Embark on an intriguing journey in this engineering project where you'll learn to trace user movements through their phone scans using Elasticsearch. This project's goal is to employ Elasticsearch as a search system to analyze a comprehensive dataset in which 100,000 users visit stores and make 1,000,000 scans.
Create Your Dataset
Utilize Python and Pandas to craft your own dataset from an open San Francisco stores dataset, which features over 140,000 stores with their names and coordinates. Learn to refine this dataset down to 10,000 selected stores and generate 100,000 fictional users, each performing an average of 10 check-ins. Once the data preparation is complete, you'll upload it to Elasticsearch and build a vibrant user interface with Streamlit for robust data visualization.
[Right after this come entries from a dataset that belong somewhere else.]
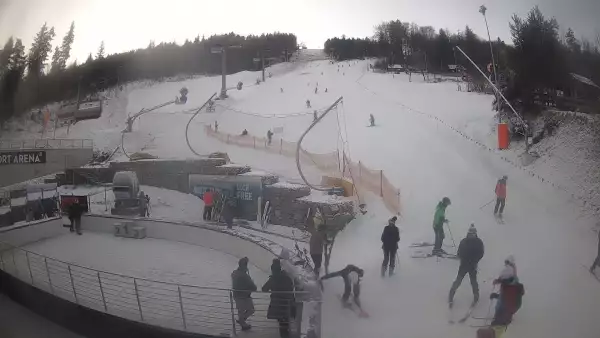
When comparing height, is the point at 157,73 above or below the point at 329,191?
above

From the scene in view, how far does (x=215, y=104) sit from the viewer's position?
286 centimetres

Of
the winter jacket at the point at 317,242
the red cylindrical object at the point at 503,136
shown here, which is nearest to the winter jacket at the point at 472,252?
the red cylindrical object at the point at 503,136

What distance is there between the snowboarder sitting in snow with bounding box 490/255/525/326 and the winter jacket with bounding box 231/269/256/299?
1.28m

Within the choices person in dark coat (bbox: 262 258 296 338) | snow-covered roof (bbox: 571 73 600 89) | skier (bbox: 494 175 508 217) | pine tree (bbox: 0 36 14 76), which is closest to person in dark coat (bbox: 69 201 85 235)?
pine tree (bbox: 0 36 14 76)

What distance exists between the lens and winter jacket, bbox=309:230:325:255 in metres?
2.42

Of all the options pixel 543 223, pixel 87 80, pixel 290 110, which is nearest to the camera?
pixel 543 223

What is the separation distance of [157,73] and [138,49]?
0.23 m

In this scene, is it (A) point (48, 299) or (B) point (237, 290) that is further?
(A) point (48, 299)

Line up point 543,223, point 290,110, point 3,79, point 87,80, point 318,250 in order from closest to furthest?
1. point 543,223
2. point 318,250
3. point 290,110
4. point 87,80
5. point 3,79

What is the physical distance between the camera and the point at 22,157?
3.28 metres

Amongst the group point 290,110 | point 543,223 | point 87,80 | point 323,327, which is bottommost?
point 323,327

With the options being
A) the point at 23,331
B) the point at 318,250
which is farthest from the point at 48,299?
the point at 318,250

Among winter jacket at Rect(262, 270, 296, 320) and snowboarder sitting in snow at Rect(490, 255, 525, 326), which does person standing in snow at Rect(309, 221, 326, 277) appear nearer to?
winter jacket at Rect(262, 270, 296, 320)

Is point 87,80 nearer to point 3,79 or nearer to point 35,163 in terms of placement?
point 35,163
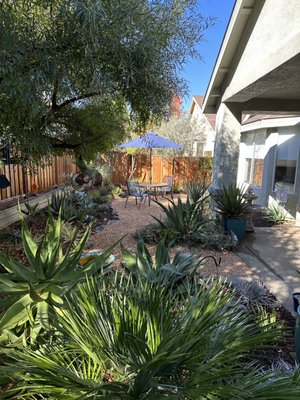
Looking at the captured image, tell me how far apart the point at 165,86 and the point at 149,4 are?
3.45ft

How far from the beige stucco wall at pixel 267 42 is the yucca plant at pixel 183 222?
8.80 ft

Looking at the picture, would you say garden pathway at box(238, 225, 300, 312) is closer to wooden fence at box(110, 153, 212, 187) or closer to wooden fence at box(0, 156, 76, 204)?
wooden fence at box(0, 156, 76, 204)

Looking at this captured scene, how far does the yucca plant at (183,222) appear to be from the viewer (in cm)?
603

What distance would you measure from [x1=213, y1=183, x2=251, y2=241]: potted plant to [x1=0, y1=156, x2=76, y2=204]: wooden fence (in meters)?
4.05

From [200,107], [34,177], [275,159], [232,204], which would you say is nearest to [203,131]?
[200,107]

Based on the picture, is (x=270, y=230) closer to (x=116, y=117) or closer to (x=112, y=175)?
(x=116, y=117)

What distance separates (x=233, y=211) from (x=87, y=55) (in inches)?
186

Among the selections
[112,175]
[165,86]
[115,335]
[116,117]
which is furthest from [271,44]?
[112,175]

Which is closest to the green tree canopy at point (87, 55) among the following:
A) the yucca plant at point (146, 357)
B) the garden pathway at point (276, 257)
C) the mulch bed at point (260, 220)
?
the yucca plant at point (146, 357)

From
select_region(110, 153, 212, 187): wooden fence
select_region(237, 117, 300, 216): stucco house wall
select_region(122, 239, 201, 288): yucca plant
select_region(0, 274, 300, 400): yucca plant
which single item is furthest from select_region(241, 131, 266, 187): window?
select_region(0, 274, 300, 400): yucca plant

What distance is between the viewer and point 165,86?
4.27 meters

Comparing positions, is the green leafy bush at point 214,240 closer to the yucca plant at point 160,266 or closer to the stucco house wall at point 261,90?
the stucco house wall at point 261,90

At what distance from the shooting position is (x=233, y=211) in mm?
6641

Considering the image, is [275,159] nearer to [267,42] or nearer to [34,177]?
[267,42]
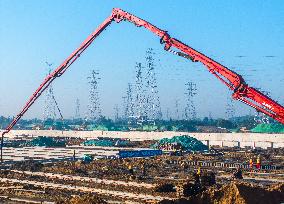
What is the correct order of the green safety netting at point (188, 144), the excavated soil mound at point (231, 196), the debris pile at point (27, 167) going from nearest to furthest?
the excavated soil mound at point (231, 196) < the debris pile at point (27, 167) < the green safety netting at point (188, 144)

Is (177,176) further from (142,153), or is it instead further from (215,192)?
(215,192)

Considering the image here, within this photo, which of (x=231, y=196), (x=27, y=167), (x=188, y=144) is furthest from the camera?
(x=188, y=144)

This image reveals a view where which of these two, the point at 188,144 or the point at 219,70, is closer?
the point at 219,70

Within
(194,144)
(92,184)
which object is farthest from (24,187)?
(194,144)

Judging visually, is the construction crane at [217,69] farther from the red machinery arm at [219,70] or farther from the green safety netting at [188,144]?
the green safety netting at [188,144]

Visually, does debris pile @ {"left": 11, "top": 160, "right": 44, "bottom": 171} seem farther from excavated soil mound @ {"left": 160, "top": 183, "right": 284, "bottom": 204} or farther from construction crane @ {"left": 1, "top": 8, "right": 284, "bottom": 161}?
excavated soil mound @ {"left": 160, "top": 183, "right": 284, "bottom": 204}

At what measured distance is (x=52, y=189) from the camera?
2441 cm

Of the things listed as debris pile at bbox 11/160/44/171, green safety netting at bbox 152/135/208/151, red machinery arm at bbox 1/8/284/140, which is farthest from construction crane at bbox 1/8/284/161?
green safety netting at bbox 152/135/208/151

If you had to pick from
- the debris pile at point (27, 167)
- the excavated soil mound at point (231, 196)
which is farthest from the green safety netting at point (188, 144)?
the excavated soil mound at point (231, 196)

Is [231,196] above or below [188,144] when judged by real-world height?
below

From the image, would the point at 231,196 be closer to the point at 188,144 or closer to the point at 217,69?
the point at 217,69

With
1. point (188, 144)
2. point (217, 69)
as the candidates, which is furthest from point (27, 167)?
point (188, 144)

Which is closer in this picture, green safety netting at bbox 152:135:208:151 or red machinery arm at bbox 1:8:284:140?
red machinery arm at bbox 1:8:284:140

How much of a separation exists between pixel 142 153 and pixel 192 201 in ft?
31.2
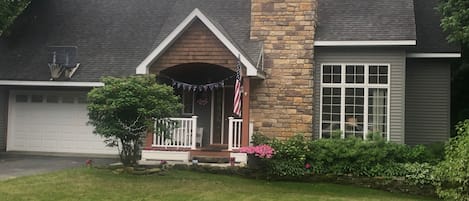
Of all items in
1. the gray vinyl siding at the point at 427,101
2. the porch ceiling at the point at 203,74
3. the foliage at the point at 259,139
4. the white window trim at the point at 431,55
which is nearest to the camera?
the foliage at the point at 259,139

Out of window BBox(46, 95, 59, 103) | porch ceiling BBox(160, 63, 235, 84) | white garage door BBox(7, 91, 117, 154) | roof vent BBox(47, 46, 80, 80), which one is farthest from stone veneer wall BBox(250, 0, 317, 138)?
window BBox(46, 95, 59, 103)

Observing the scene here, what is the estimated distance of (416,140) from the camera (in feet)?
53.6

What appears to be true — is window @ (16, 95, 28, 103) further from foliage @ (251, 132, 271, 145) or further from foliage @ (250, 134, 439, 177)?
foliage @ (250, 134, 439, 177)

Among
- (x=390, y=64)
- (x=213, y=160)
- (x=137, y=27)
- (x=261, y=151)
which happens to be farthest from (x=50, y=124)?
(x=390, y=64)

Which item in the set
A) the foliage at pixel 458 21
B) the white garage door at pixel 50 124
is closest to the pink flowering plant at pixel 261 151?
the foliage at pixel 458 21

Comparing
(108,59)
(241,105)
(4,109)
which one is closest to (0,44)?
(4,109)

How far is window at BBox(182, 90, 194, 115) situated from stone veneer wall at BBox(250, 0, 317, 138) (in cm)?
246

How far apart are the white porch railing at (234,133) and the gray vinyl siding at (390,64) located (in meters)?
2.25

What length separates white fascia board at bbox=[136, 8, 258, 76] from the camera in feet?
46.0

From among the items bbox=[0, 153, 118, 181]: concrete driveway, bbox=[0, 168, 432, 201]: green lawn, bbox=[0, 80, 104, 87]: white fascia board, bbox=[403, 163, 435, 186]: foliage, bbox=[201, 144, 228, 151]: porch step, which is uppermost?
bbox=[0, 80, 104, 87]: white fascia board

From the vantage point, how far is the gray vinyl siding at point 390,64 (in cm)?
1476

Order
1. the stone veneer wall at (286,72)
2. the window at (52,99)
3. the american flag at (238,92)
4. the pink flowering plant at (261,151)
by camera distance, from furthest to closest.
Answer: the window at (52,99) → the stone veneer wall at (286,72) → the american flag at (238,92) → the pink flowering plant at (261,151)

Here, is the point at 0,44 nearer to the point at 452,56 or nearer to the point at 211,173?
the point at 211,173

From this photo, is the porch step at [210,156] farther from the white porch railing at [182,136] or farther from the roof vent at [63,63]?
the roof vent at [63,63]
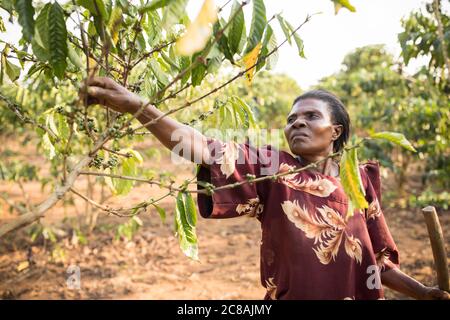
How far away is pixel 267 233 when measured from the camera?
52.6 inches

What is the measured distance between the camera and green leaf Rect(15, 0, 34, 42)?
77 centimetres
Application Interface Features
- Search by store name
- Search by ZIP code to filter stores by area
- Search by business ID for visit analysis
- Search and track by Device ID to observe specific user movements
Skills and Learning Outcomes
Throughout this project, you'll develop the ability to:
- Transform and upload data in parquet format to Elasticsearch
- Utilize Kibana for effective index management and document search
- Design an interactive interface using Streamlit with controls, Folium maps, and tables
- Configure pages and execute intricate queries on Elasticsearch
Course Program Overview
- Preparation of the San Francisco dataset with 10,000 stores
- Generation of 100,000 fictional user profiles
- Integration of user data with store information
- Creation of 1,000,000 app check-ins
- Data preparation for Elasticsearch upload
- Data upload to Elasticsearch
- Streamlit application development including maps, filters, and tables
- Page configuration and Elasticsearch query execution
Prerequisites and Recommendations
It is recommended to complete the “Log Analysis in Elasticsearch” course to gain foundational knowledge in Elasticsearch. Additionally, consider taking the Pandas lessons from the course “Python for Data Engineers” to enhance your data manipulation skills.
This project is best suited for systems equipped with at least 8 GB of RAM.